Passei ontem a noite junto dela.

Do camarote a divisão se erguia

apenas entre nós - e eu vivia

no doce alento dessa virgem bela...

Tanto amor, tanto fogo se revela

naqueles olhos negros! Só a via!

Música mais do céu, mais harmonia

aspirando nessa alma de donzela!

Como era doce aquele seio arfando!

Nos lábios que sorriso feiticeiro!

Daquelas horas lembro-me chorando!

Mas o que é triste e dói ao mundo inteiro

é sentir todo o seio palpitando...

Cheio de amores!
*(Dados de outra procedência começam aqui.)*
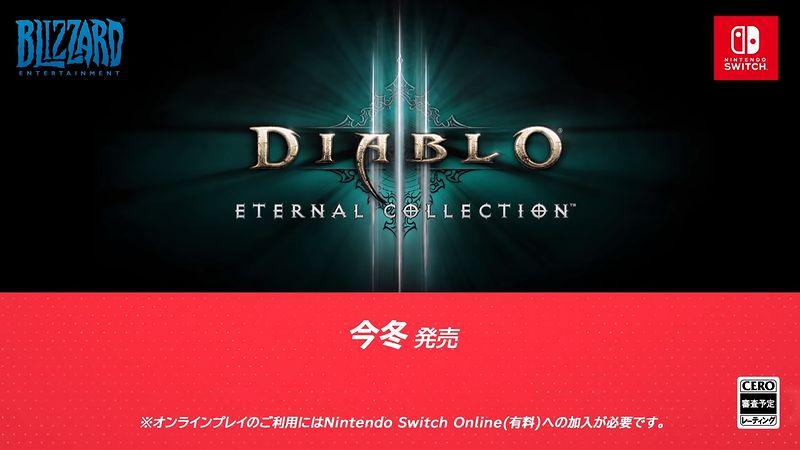 『ディアブロ3 エターナルコレクション』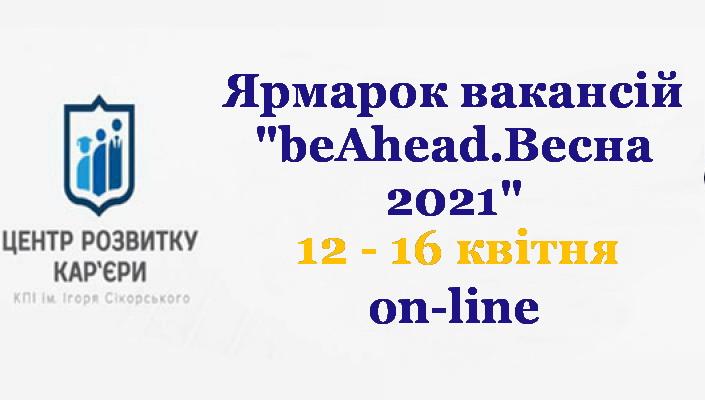 Ярмарок вакансій beahead 2021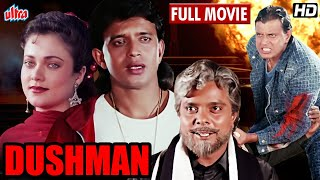 मिथुन चक्रवर्ती की ज़बरदस्त हिंदी एक्शन मूवी Dushman Full Movie  Mithun Chakraborty Action Full Movie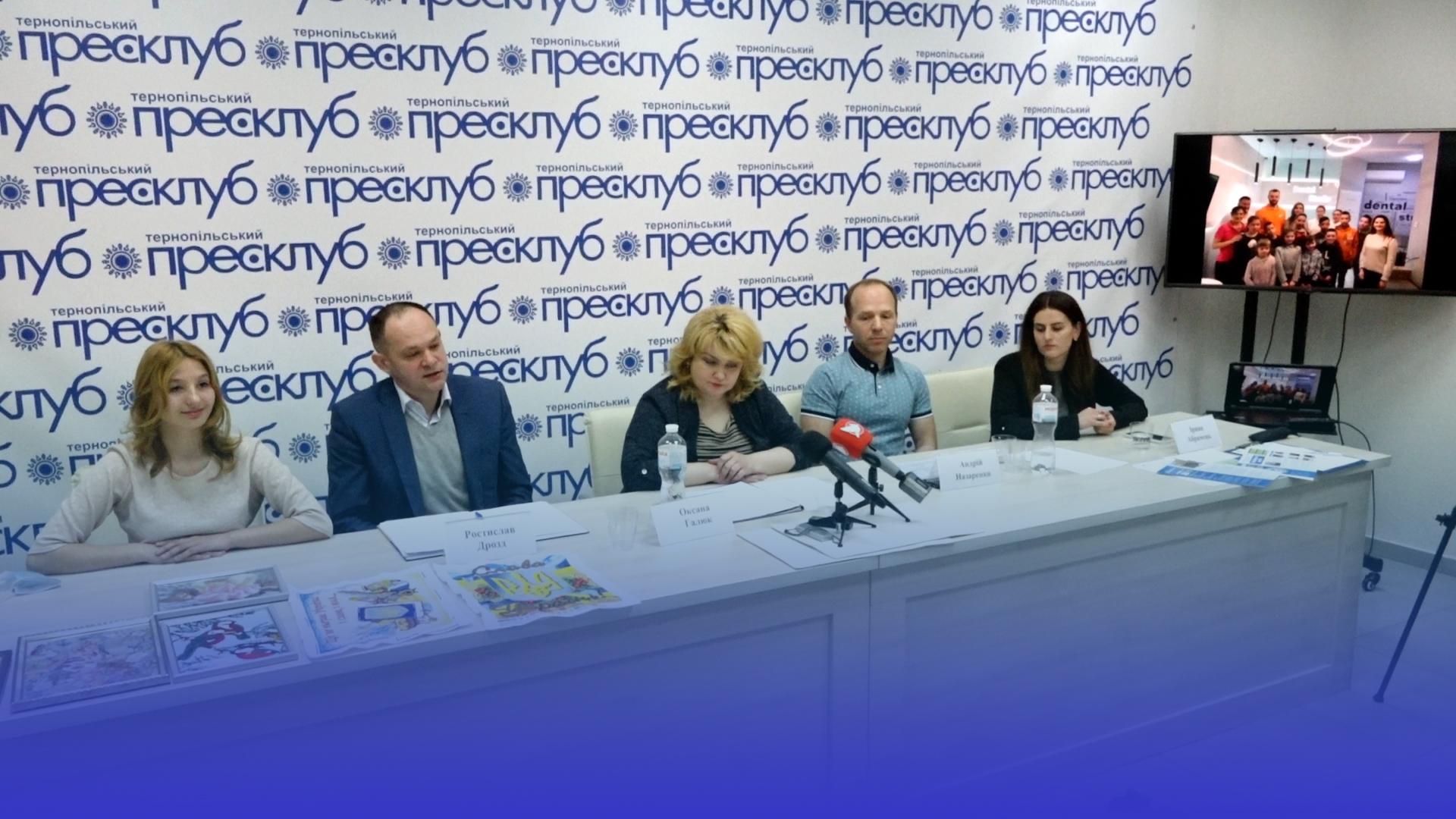 Проблеми дітей-сиріт і шляхи їх вирішення обговорили у Тернополі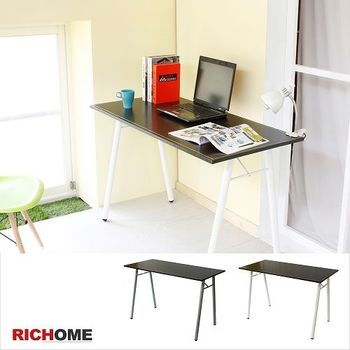 RICHOME 比堤皮面工作桌-2色
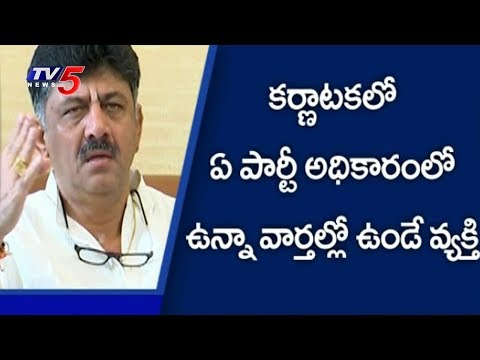 కర్ణాటక పాలిటిక్స్లో శివకుమార్ కీ రోల్ | DK Shivakumar Plays Key Role In Karnataka | TV5 News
E dormir solteiro!

Álvares de Azevedo

NÃO PODER TOCAR

A frustração que no teu seio existe

é o pesadelo de me ver sozinho,

não ter me entregue enfim, algum carinho,

que insinuasse que a libido insiste...

Por que descrer que o meu amor consiste

em te louvar te dando o meu caminho,

fazer-te amante no meu nobre ninho

e te provar que ser solteiro é triste?

Você me ouviu bater em sua porta

e sem deixar por ela eu vir passar,

desmoronou uma ilusão que, morta,

nem soube ver que ali devia entrar

um infeliz na dor que não suporta

olhar teu seio e não poder tocar...

Plácido Amaral

FRUSTRAÇÃO

Sob o luar, na noite que evapora

e não espera pelo meu queixume,

relembro, só, o instante que resume

a frustração sem par que sinto agora:

olhavas-me sem pejo e com demora,

e ao longe eu pressenti o teu perfume.

Brilhava em teu olhar um certo lume

que então pensei: eu, dele, sou senhora!

Imaginei momento pleno e ardente

e dei-te, num sorriso, todo o charme,

mas o destino pôs-se à nossa frente.

E eu sei que não existe o que o desarme,

pranteio, então, sozinha e tristemente,

sedenta do teu beijo a incendiar-me!

Geisa Alves

PAIXÃO REPENTE

O lindo olhar com muita graça veio

E um fogo-fátuo de paixão repente

Nasceu gerando, incontrolavelmente,

Imagens doces e de tudo alheio...

Percebe o colo arfante e o lindo seio

Numa evidência adulta e, mutuamente,

O gozo oculto, breve e incandescente

Raiou em meio ao camarote cheio...

Era uma tarde adormecida em cena,

Que logo deu a negridão repleta

A vez de acalentar a dor serena

No etéreo corpo da ilusão completa

Que se formou na jubilosa arena,

Presente na lembrança do poeta!

Ricardo Camacho

MEUS DEVANEIOS

O fogo ardente de um amor primeiro

Está queimando com ardor ferrenho

E, quando a vejo, pouco me contenho

Ao ver as curvas desse corpo inteiro.

Já reconheço seu suave cheiro,

O feromônio de maior empenho.

Se perguntares qual vontade tenho,

Direi assim, de modo verdadeiro:

- Eu sonho tê-la para mim sorrindo,

Tocar os lábios de desejos cheios;

Em sua face, seu semblante lindo.

Mas são somente puros devaneios,

Talvez o arroubo de algo tão infindo:

Dormir sentindo seus perfeitos seios.

Douglas Alfonso

UTOPIA

No camarote, a singular figura,

Com seu olhar noturno e o peito arfante,

Inebriava o meu olhar amante,

E me envolvia em sua formosura.

Eu desejei seus beijos com loucura,

E o riso farto, música sonante

A me embalar a vida, a todo instante;

E amar e amar... destarte, sem censura!.

Quanta doçura eu vi nos olhos seus;

Na boca rubra, a mais terna magia,

Enfeitiçando os sonhos que eram meus!

Mas tudo não passou de uma utopia,

Que resultou no doloroso adeus,

E o fim da minha efêmera alegria.

Aila Brito

MARIA

Feito nascente própria, a fonte de água esguia,

brilhando à luz que vem das frestas da janela

desliza lentamente, enfeita os seios dela

e escorre umedecendo as curvas de Maria.

Não há como querer, depois de vê-la um dia,

desver nem descrever a imagem nua e bela

no banho vespertino, um corpo de donzela…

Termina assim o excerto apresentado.